The man in the black mask tapped the pistol strapped to his chest and the rifle cradled in his arms.
“I have one magazine for the Makarov and two for the Kalashnikov. It’s a joke,” he said. “If we had enough weapons and ammunition, every checkpoint around here would be armed. And things like this wouldn’t happen.”
He was standing on a quiet country lane outside the village of Bylbasovka, close to two charred and bullet-riddled cars.
Russia and Ukraine’s anti-government rebels claim they were part of a convoy of four cars that drove up to this checkpoint in the early hours of Easter Sunday, as part of an operation by the Right Sector ultranationalist group that left three locals dead.
Details of the attack are obscure but, whatever happened, three men were killed. And no one in this area, around the rebel-held town of Slovyansk, cares how a business card carrying the name of Right Sector leader Dmytro Yarosh was found at the scene and survived the blaze that destroyed the cars.
Russian media were first on the scene and displayed the card, carrying Mr Yarosh’s supposed phone number and email address, and other items supposedly left behind by the killers: a Right Sector medallion, a bundle of $100 bills and a second World War-era German machine gun.
It was apparently a perfect haul for anyone seeking to depict Ukraine as a country bedevilled by violent fascists, who are funded by Washington and inspired by 1940s nationalists who sometimes sided with the Nazis against the Soviets in western Ukraine. This is the line that Russia and its allies in Ukraine have been pushing for months.
Kiev described the checkpoint killings as a crude Russian “false flag” operation, intended to discredit Ukraine’s new pro-EU government and Right Sector, and to fuel fear in eastern regions and give Kremlin leader Vladimir Putin a reason to invade.
Within hours, Slovyansk’s rebel leader Vyacheslav Ponomaryov appealed to Moscow to deploy “peacekeepers” to defend people from “fascists”. He has reason to be hopeful: Putin occupied Crimea on much the same pretext, and then annexed it.
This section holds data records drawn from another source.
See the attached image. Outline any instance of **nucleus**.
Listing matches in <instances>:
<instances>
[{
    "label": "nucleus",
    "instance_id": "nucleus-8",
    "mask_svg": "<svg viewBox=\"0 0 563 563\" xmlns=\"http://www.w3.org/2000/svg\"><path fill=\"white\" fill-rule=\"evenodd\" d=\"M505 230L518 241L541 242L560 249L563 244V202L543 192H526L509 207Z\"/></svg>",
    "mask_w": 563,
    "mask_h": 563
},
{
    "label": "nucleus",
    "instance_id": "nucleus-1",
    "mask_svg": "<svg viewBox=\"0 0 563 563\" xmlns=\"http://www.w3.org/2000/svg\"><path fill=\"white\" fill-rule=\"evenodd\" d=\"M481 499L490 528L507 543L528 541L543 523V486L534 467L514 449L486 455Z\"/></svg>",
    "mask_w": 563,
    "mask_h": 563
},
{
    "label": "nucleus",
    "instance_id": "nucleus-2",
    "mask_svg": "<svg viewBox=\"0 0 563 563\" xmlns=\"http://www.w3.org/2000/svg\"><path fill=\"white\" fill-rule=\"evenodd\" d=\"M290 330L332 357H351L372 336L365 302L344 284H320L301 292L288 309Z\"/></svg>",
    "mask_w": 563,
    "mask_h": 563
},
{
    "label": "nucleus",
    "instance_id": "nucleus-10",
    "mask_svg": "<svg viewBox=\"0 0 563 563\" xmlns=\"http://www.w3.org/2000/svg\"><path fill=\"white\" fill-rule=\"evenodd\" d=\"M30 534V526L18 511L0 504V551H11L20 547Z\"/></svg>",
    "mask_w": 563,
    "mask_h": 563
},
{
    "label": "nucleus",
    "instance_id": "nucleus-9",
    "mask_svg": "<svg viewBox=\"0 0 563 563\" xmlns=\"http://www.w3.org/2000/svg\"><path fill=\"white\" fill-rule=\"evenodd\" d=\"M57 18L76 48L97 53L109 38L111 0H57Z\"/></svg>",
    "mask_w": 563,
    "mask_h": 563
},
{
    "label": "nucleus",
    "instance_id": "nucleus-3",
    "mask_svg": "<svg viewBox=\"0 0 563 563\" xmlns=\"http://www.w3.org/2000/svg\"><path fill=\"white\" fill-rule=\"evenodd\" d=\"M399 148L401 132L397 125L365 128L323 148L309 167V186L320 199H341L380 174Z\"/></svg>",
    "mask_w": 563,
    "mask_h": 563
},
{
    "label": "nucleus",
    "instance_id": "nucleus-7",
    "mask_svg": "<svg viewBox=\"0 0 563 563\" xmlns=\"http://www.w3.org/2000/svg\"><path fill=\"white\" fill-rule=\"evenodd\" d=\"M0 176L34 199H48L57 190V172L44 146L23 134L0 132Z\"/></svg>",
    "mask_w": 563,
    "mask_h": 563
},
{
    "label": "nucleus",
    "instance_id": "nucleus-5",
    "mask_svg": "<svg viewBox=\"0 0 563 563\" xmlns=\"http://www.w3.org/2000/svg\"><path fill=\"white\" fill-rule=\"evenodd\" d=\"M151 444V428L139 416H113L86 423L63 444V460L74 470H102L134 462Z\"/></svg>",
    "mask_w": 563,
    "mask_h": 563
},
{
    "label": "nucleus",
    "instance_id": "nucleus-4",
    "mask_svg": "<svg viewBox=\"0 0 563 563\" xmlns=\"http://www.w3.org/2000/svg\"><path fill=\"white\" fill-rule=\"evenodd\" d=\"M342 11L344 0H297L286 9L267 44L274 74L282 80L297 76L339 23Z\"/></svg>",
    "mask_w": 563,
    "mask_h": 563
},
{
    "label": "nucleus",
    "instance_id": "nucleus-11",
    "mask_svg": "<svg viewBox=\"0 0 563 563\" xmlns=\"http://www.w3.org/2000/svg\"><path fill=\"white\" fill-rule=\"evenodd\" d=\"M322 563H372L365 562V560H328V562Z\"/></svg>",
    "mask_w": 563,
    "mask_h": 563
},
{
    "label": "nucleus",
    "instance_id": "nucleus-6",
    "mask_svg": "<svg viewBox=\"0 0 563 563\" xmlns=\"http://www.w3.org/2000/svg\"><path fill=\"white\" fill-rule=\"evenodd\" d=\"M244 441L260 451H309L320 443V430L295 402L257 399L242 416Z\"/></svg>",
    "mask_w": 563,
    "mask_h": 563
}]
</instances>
At the checkpoint where men had seen their comrades killed, in the village of Bylbasovka where families were mourning, and in surrounding areas where hopes of an Easter truce had been shattered, rising fear and anger left no appetite for analysis.
The killings, on a holy day, confirmed their worst fears about Kiev’s new leaders and revolutionary groups like Right Sector that are hostile to Russian interference in Ukraine – but not, the group insists, to Russian-speaking Ukrainians.
“We need more weapons now. Where is the world? Doesn’t it see what’s happening?” said the man in the mask.
“In Kiev, when protesters were killed they were called heroes. And you call us separatists and terrorists. Are we worth nothing?” he asked.
Militants occupying official buildings in Slovyansk and several other eastern towns and cities plan to hold an independence referendum by May 11th. Kiev calls the unrest and planned vote a Russian plot to stop Ukraine tilting westwards.
While some people sympathise with the rebels, however, no great crowds have come out to support them — or to back the government. Deeply cynical after years of corrupt and incompetent local and national rule, Ukraine’s east suffers from a crippling political apathy, even with gunmen on the streets.
Kiev officials say only more bloodshed could give the rebel independence bid real traction, and they fear Russian “provocations” and fallout from a military “anti-terrorist” operation against militants. These are dangerous days for a nervous nation.